Transformational leadership contrasts with transactional leadership styles that focus on a carrot and stick to get teams to do what they want. I don't call this leadership at all. I call it bad management. According to James M. Burns, whom many consider to be the father of transformational leadership, transformational leadership aims to create a significant positive change in people. It changes the perceptions, values, expectations, and aspirations of employees. Transformational leadership is not based on a carrot and stick, give and take relationship, like transactional leadership. Instead, transformational leadership is based on the leader's charisma, traits, and ability to set an example that others can follow. Transformational leaders strive to paint a vision of the future to inspire people to drive progress and accomplish goals. Transactional leaders lean toward maintaining the status quo and attempting to get results from their teams through strictly their authority.9

In 1985, scholar Bernard M. Bass identified four basic elements for transformational leadership that are crucial if a leader needs to encourage and inspire others. These elements create an open, forthcoming, and diverse culture that empowers individuals by enabling them to share ideas freely. The four elements are often referred to as the “Four I's”:10

· Idealized influence: Refers to the way a leader exerts influence on others. Teams tend to highly respect these leaders because they set an example, and they consistently demonstrate that they prioritize the needs of their team above their own. Individuals tend to follow this leader because they are relatable.

· Inspirational motivation: Fundamentally, leaders must inspire their teams to achieve. This leader sets high yet attainable goals, and they inspire commitment by creating a shared vision for the team or organization and articulating their expectations clearly. Inspirational motivation leverages both extrinsic and intrinsic factors and requires a high level of charisma. Charisma inspires a sense of authority and could be considered both inspirational and visionary by the team.

· Intellectual stimulation: Refers to creating a diverse and open environment that encourages individuals to think for themselves and safely express their ideas. These leaders tend to promote the concept of “fail fast, fail often,” as often associated with agile methodologies because doing so fosters growth and improvement.

· Individualized consideration: Refers to establishing a strong relationship with the team and acting as a caring, supportive resource. These leaders mentor their team and allocate their time to developing individual and team potential.

Much like EQ, there are things you can do to strive towards becoming a transformational leader. Transformational leadership may align better with those who have charismatic personalities, but here are some things Bass identifies that will allow you to move the needle.

· Create an inspiring vision of the future.

· If you want to lead, not merely manage, your team, you need to create and clearly communicate an inspiring vision of what the team should strive toward.

· The vision establishes your team's purpose. The vision needs to consider:

§ The values of the people on your team

§ The capabilities and resources of your organization

§ The context of your organization

§ How you plan to move forward, given those considerations

· Start with your organization's mission and align your vision so that your team can drive toward it.

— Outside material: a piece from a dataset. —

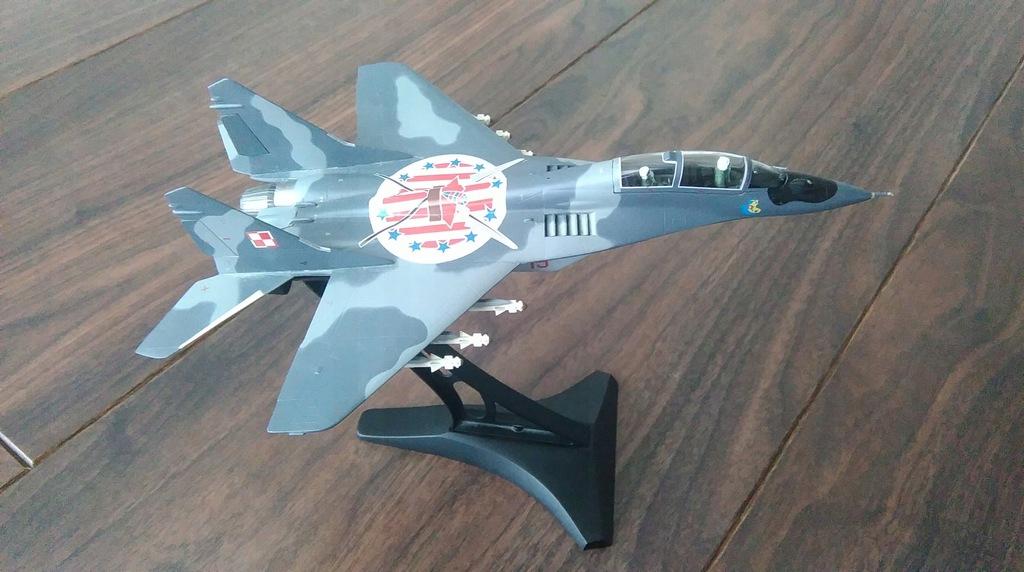 Metalowy Model Samolotu Mig 29 7530727339 Oficjalne Archiwum Allegro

· Get people buy-in and deliver the vision.

· As alluded to above, you need to appeal to your people's values and motivate them with where you are going to lead them, and clearly communicate why.

· Consider building a story around your vision to help your team appreciate and emotionally feel the positive direction of your vision and how it will help the team and the organization.

§ It is all the better if you can pull from your personal life experiences.

· Link your vision to individual and team goals so that people see how they specifically support the vision.

· Communicate every significant business decision in terms of your vision.

· Manage delivery of the vision.

· Now it is time to make your vision a reality, which will likely involve hard and tedious work.

· You will need to combine practical project management with organizational change management.

§ Chris Laping's book People Before Things is an excellent book to read more on this topic.

· Ensure that everyone understands what part of the vision they are responsible for.

§ Establish SMART goals.

§ Identify some quick wins that can start achieving momentum toward your vision.

· Be visible and present.

§ Do not hide in your office or cubicle all day.

§ Walk around and check in with your team regularly.

§ Always practice what you preach.

· Build ever-stronger, trust-based relationships.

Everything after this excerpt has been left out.